## [What is expected]
Repeat only the lines below from the one containing "content_type: text/html;charset=ISO-8859-1" through the one containing "width:170px;", inclusive, exactly as written.

[Collected data]
::::::::::

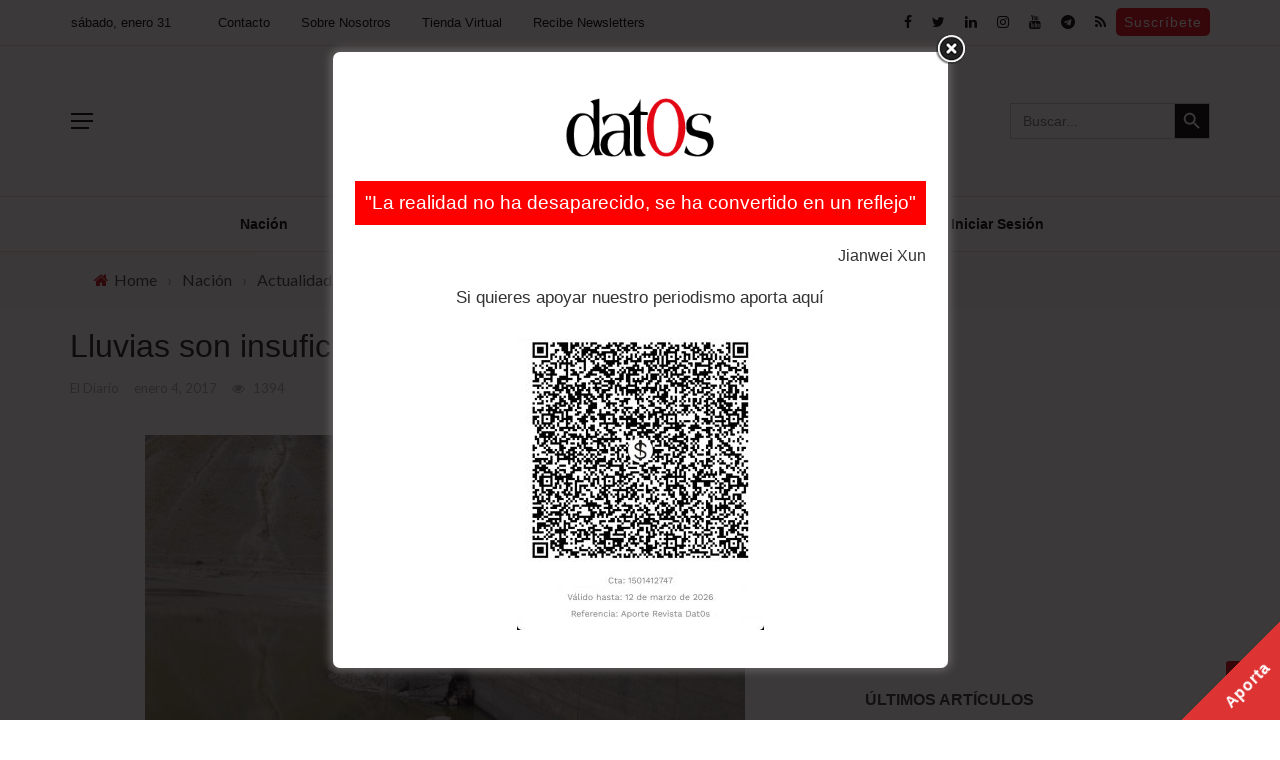

--- FILE ---
content_type: text/html; charset=utf-8
request_url: https://www.google.com/recaptcha/api2/aframe
body_size: 268
content:
<!DOCTYPE HTML><html><head><meta http-equiv="content-type" content="text/html; charset=UTF-8"></head><body><script nonce="uBJz_o5JVXD0Vg6PPsAUng">/** Anti-fraud and anti-abuse applications only. See google.com/recaptcha */ try{var clients={'sodar':'https://pagead2.googlesyndication.com/pagead/sodar?'};window.addEventListener("message",function(a){try{if(a.source===window.parent){var b=JSON.parse(a.data);var c=clients[b['id']];if(c){var d=document.createElement('img');d.src=c+b['params']+'&rc='+(localStorage.getItem("rc::a")?sessionStorage.getItem("rc::b"):"");window.document.body.appendChild(d);sessionStorage.setItem("rc::e",parseInt(sessionStorage.getItem("rc::e")||0)+1);localStorage.setItem("rc::h",'1769913438898');}}}catch(b){}});window.parent.postMessage("_grecaptcha_ready", "*");}catch(b){}</script></body></html>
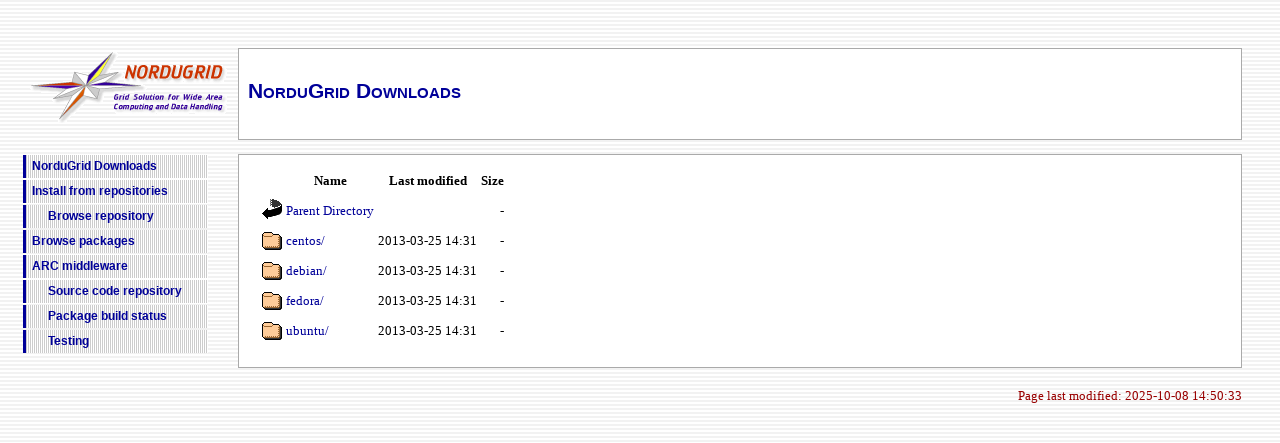

--- FILE ---
content_type: text/html;charset=ISO-8859-1
request_url: http://download.nordugrid.org/repos/13.02.old/
body_size: 6088
content:
<!DOCTYPE html PUBLIC "-//W3C//DTD XHTML 1.0 Strict//EN" "http://www.w3.org/TR/xhtml1/DTD/xhtml1-strict.dtd">
<html xmlns="http://www.w3.org/1999/xhtml">
<head>
<title>NorduGrid Downloads</title>
<meta http-equiv="Content-Type" content="text/html; charset=utf-8"/>
<link href="/favicon.ico" rel="shortcut icon"/>

<style type="text/css">
#menu{
  float: left;
  width: 190px;
  padding: 14px;
  display:inline;
}

A         {text-decoration: none;}
A:link    {color:#000099; }
A:visited {color:#000099; }
A:hover   {color:#990000; }

.item {
  font-weight: bold;

  color: #000099;
  background-color: #ffffff;
  background-image: url(/stripes-vert.gif);
  background-repeat: repeat;

  font-size: 9pt;
  font-family: Arial, Helvetica, sans-serif;
  white-space: nowrap;
  text-align: left;
  vertical-align: middle;
  padding-left:6px;
  padding-right:6px;
  padding-top:4px;
  padding-bottom:5px;
  margin: 1px;
  border-left-width: 3px;
  border-left-style: solid ;
  border-left-color: #000099;
  display:block;
  float: left;

  width:170px;

  clear: both;
}

.item:hover {
  border-left-color: #990000;
  background-image: none;
  background-color: #cccccc;
  color: #000000;
}

.subitem {
  font-weight: bold;

  color: #000099;
  background-color: #ffffff;
  background-image: url(/stripes-vert.gif);
  background-repeat: repeat;

  font-size: 9pt;
  font-family: Arial, Helvetica, sans-serif;
  white-space: nowrap;
  text-align: left;
  vertical-align: middle;
  padding-left:22px;
  padding-right:0px;
  padding-top:4px;
  padding-bottom:5px;
  margin: 1px;
  border-left-width: 3px;
  border-left-style: solid;
  border-left-color: #000099;
  display:block;
  float: left;

  width:160px;

  clear: both;
}

.subitem:hover {
  border-left-color: #990000;
  background-image: none;
  background-color: #cccccc;
  color: #000000;
}

#logo
{
  float: left;
  margin-top: 30px;
  margin-right: 20px;
  margin-left: 20px;

  display: inline;
  height: 75px;
}

#topbar
{
  border: 1px solid #aaa;

  margin-right: 20px;
  margin-left: 230px;
  margin-top: 30px;
}

h1
{
  text-align:left;
  margin:0px 0px 0px 0px;
  padding-top: 30px;
  padding-bottom: 30px;
  height: 30px;
  font-size: 16pt;
  font-weight:bold;
  font-style:normal;
  font-variant:small-caps;
  color:#000099;
  background-color: white;
  font-family: Arial, Helvetica, sans-serif;
}

h2
{
  font-size: 12pt;
  font-weight:bold;
  font-style:normal;
  color: #AA0000;
  background-color: #ffffff;
  font-family: Arial, Helvetica, sans-serif;
  border-bottom: 1px solid #BFBFBF;
}

h2.error
{
  font-size: 12pt;
  font-weight:bold;
  font-style:normal;
  color: #AA0000;
  background-color: #ffffff;
  font-family: Arial, Helvetica, sans-serif;
	border-bottom: none;
}

h3
{
  font-size:10pt;
  font-weight:bold;
  font-style:oblique;color:#000099;
  font-family:Arial,Helvetica,sans-serif;
  text-decoration: underline;
  margin: 20px 2px 0 10px;
}


#content
{
  padding: 10px 20px 20px 20px;
  color: #000000;
  background-color: white;
  margin: 14px 20px 0px 230px;
  font-size: 10pt;
  border: 1px solid #aaa;
}

#modified
{
 float: right;
 text-align: right;
 color: #990000;
 background-color: transparent;
 margin-top: 20px;
 margin-right: 20px;
}

body
{
  padding-top: 10px;
  padding-right: 10px;
  background-color: #ffffff;
  background-image: url(/stripes.gif);
  background-repeat: repeat;
  background-attachment: scroll;
  color: #000000;
  font-size: 10pt;
  height:900px;
}

pre.box, div.box
{
  font-family: monospace;
  font-size: 9pt;
  border: 1px solid #aaa;
  padding: 4px;
  color: #000000;
  background-color: #F0F0F0;
}</style>

</head>

<body>

<div id="logo">
    <a href="http://www.nordugrid.org/">
    <img style="border: 0;" src="/logo-ng-sheared-web.gif" alt="NorduGrid"/>
  </a>
</div>

<div id="topbar">
  <h1>NorduGrid Downloads</h1>
</div>

<div id="menu">
<div class="item"><a href="/index.html">NorduGrid Downloads</a></div>
<div class="item"><a href="/repos.html">Install from repositories</a></div>
<div class="subitem"><a href="http://download.nordugrid.org/repos/">Browse repository</a></div>
<div class="item"><a href="http://download.nordugrid.org/packages/">Browse packages</a></div>
<div class="item"><a href="http://www.nordugrid.org/middleware/">ARC middleware</a></div>
<div class="subitem"><a href="https://source.coderefinery.org/nordugrid/arc/">Source code repository</a></div>
<div class="subitem"><a href="http://download.nordugrid.org/builds/">Package build status</a></div>
<div class="subitem"><a href="http://arc-emi.grid.upjs.sk/tests.php">Testing</a></div>
</div>

<div id="content">
  <table>
   <tr><th valign="top"><img src="/icons/blank.gif" alt="[ICO]" /></th><th>Name</th><th>Last modified</th><th>Size</th></tr>
<tr><td valign="top"><img src="/icons/back.gif" alt="[PARENTDIR]" /></td><td><a href="/repos/">Parent Directory</a>                                                       </td><td>&nbsp;</td><td align="right">  - </td></tr>
<tr><td valign="top"><img src="/icons/folder.gif" alt="[DIR]" /></td><td><a href="centos/">centos/</a>                                                                </td><td align="right">2013-03-25 14:31  </td><td align="right">  - </td></tr>
<tr><td valign="top"><img src="/icons/folder.gif" alt="[DIR]" /></td><td><a href="debian/">debian/</a>                                                                </td><td align="right">2013-03-25 14:31  </td><td align="right">  - </td></tr>
<tr><td valign="top"><img src="/icons/folder.gif" alt="[DIR]" /></td><td><a href="fedora/">fedora/</a>                                                                </td><td align="right">2013-03-25 14:31  </td><td align="right">  - </td></tr>
<tr><td valign="top"><img src="/icons/folder.gif" alt="[DIR]" /></td><td><a href="ubuntu/">ubuntu/</a>                                                                </td><td align="right">2013-03-25 14:31  </td><td align="right">  - </td></tr>
</table>
</div>

<div id="modified">
Page last modified: 2025-10-08 14:50:33<br/>
</div>
</body>
</html>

::::::::::

## [Result for this exercise]
content_type: text/html;charset=ISO-8859-1
request_url: http://download.nordugrid.org/repos/13.02.old/
body_size: 6088
content:
<!DOCTYPE html PUBLIC "-//W3C//DTD XHTML 1.0 Strict//EN" "http://www.w3.org/TR/xhtml1/DTD/xhtml1-strict.dtd">
<html xmlns="http://www.w3.org/1999/xhtml">
<head>
<title>NorduGrid Downloads</title>
<meta http-equiv="Content-Type" content="text/html; charset=utf-8"/>
<link href="/favicon.ico" rel="shortcut icon"/>

<style type="text/css">
#menu{
  float: left;
  width: 190px;
  padding: 14px;
  display:inline;
}

A         {text-decoration: none;}
A:link    {color:#000099; }
A:visited {color:#000099; }
A:hover   {color:#990000; }

.item {
  font-weight: bold;

  color: #000099;
  background-color: #ffffff;
  background-image: url(/stripes-vert.gif);
  background-repeat: repeat;

  font-size: 9pt;
  font-family: Arial, Helvetica, sans-serif;
  white-space: nowrap;
  text-align: left;
  vertical-align: middle;
  padding-left:6px;
  padding-right:6px;
  padding-top:4px;
  padding-bottom:5px;
  margin: 1px;
  border-left-width: 3px;
  border-left-style: solid ;
  border-left-color: #000099;
  display:block;
  float: left;

  width:170px;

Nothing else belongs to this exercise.